Seguindo o previsto, a concentração ocorreu no MASP. Depois das 18 horas, sob leve chuva, começou uma passeata até o prédio do Tribunal Regional Federal, que é próximo. Todas as pistas da Paulista no sentido Consolação foram fechadas pelo movimento - uma das fotos mostra a avenida vazia, efeito da caminhada. Depois das 19:40, as falas continuavam, com a avenida sempre ocupada, e fui embora.
De positivo, está a insistência na moradia como direito, o que leva a caracterizar aquela posse como "ocupação" (ato que leva ao cumprimento da função social da propriedade), e não como "invasão".
* * *
▶ [O que fazer]:
[1] Transcreva do trecho a parte entre "Seguindo o previsto, a" e "e fui embora.", incluindo essas palavras.
[2] Segundo o trecho, até qual prédio foi a passeata?
Os registros abaixo são um material à parte, sem ligação com o trecho.
* * *
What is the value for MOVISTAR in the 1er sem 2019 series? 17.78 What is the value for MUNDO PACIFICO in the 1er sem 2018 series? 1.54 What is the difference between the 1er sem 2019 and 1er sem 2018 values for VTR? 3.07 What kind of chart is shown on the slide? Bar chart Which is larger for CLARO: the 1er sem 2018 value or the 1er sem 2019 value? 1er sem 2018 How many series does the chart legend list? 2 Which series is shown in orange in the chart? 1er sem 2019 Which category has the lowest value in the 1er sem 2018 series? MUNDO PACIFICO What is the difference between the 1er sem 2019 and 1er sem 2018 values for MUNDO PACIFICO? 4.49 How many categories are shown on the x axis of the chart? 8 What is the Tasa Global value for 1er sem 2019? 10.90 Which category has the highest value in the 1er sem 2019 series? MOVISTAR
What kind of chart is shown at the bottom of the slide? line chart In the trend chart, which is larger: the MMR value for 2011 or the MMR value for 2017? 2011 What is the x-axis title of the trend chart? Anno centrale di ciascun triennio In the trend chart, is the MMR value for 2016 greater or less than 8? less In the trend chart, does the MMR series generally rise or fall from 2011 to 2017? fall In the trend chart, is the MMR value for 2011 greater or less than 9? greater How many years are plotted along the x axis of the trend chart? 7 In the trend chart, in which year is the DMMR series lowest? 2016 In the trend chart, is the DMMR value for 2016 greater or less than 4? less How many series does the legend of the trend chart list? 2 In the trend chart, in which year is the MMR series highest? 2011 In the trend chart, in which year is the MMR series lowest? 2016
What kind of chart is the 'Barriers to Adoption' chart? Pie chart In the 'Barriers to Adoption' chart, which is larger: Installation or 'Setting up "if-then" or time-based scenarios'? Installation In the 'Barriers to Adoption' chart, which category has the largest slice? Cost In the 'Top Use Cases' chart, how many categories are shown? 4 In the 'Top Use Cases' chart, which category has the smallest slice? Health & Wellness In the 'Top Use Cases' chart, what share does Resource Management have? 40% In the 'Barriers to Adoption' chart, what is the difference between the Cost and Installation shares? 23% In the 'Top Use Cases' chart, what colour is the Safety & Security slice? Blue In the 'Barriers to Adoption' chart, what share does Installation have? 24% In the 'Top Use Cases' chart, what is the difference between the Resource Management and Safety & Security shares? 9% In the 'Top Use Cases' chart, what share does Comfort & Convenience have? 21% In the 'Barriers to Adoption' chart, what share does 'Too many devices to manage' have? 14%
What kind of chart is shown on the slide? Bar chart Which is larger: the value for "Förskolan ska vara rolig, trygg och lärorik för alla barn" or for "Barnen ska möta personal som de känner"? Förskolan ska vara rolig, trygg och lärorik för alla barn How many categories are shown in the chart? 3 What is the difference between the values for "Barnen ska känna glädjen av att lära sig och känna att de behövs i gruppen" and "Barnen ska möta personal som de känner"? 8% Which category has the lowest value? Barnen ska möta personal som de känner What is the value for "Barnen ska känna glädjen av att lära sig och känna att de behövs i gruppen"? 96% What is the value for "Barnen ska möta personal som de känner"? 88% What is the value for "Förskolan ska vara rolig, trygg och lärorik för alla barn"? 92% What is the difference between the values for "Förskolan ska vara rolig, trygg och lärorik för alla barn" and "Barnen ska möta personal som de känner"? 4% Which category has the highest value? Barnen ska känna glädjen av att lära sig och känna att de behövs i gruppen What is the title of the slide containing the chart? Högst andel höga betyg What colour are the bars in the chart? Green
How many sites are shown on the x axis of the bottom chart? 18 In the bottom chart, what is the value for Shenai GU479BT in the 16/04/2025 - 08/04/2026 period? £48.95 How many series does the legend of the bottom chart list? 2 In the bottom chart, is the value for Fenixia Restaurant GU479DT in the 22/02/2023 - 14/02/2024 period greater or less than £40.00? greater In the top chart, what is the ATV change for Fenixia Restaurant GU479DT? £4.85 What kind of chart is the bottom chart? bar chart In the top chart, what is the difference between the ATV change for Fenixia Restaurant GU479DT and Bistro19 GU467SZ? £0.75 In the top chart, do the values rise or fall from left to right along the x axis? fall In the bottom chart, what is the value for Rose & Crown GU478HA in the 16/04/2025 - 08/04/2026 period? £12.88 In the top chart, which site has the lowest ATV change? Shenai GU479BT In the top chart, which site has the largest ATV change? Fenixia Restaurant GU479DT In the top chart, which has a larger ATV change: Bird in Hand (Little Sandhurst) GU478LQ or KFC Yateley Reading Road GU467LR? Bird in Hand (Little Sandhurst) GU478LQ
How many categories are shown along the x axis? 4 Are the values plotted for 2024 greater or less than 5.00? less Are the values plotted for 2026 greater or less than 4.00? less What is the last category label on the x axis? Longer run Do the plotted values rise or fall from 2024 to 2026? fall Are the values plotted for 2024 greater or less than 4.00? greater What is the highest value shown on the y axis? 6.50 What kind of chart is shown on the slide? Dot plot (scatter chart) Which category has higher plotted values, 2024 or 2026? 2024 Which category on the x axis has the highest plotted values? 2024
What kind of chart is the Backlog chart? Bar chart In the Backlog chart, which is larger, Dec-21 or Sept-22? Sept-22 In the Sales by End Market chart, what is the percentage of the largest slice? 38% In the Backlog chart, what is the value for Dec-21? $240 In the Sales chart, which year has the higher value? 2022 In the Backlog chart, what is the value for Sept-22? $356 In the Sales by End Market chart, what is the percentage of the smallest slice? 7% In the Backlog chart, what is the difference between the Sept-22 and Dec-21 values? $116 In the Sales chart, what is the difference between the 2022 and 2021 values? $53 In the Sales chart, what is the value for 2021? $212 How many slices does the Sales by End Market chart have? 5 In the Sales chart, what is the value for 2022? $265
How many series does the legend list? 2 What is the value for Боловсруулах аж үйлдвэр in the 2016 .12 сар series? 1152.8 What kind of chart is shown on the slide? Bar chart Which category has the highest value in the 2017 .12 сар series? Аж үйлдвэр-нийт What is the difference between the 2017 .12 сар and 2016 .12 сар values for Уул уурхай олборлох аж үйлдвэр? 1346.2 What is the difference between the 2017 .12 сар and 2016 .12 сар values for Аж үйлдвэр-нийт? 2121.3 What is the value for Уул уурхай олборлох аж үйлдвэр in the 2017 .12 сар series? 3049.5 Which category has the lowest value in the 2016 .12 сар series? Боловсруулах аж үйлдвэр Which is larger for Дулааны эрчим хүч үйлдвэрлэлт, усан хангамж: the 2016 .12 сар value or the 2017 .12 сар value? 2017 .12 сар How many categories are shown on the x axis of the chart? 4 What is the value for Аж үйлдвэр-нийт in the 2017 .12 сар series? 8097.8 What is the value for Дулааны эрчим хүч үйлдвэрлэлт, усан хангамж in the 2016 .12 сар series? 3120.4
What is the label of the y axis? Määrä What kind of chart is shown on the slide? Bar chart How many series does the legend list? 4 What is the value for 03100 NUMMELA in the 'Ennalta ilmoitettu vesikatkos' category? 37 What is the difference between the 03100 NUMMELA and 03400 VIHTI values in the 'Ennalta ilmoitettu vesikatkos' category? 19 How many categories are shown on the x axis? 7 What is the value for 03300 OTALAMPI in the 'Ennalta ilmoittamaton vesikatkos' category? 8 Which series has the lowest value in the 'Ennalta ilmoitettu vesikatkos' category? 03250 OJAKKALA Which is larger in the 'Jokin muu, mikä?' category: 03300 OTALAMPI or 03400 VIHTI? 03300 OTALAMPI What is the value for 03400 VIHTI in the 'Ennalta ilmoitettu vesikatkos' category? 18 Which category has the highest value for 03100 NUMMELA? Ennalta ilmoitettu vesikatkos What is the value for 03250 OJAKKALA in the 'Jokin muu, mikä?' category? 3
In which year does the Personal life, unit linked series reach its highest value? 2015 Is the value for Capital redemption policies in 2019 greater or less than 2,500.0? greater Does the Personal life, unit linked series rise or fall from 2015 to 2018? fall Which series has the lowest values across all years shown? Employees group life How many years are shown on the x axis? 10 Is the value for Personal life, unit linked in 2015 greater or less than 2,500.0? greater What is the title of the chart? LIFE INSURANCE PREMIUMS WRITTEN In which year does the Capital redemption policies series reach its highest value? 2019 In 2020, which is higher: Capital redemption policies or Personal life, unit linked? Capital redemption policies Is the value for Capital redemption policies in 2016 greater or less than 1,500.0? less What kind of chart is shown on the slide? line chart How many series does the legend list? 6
* * *
▶ [Respostas do exercício]:
[1]
Seguindo o previsto, a concentração ocorreu no MASP. Depois das 18 horas, sob leve chuva, começou uma passeata até o prédio do Tribunal Regional Federal, que é próximo. Todas as pistas da Paulista no sentido Consolação foram fechadas pelo movimento - uma das fotos mostra a avenida vazia, efeito da caminhada. Depois das 19:40, as falas continuavam, com a avenida sempre ocupada, e fui embora.

[2] Até o prédio do Tribunal Regional Federal.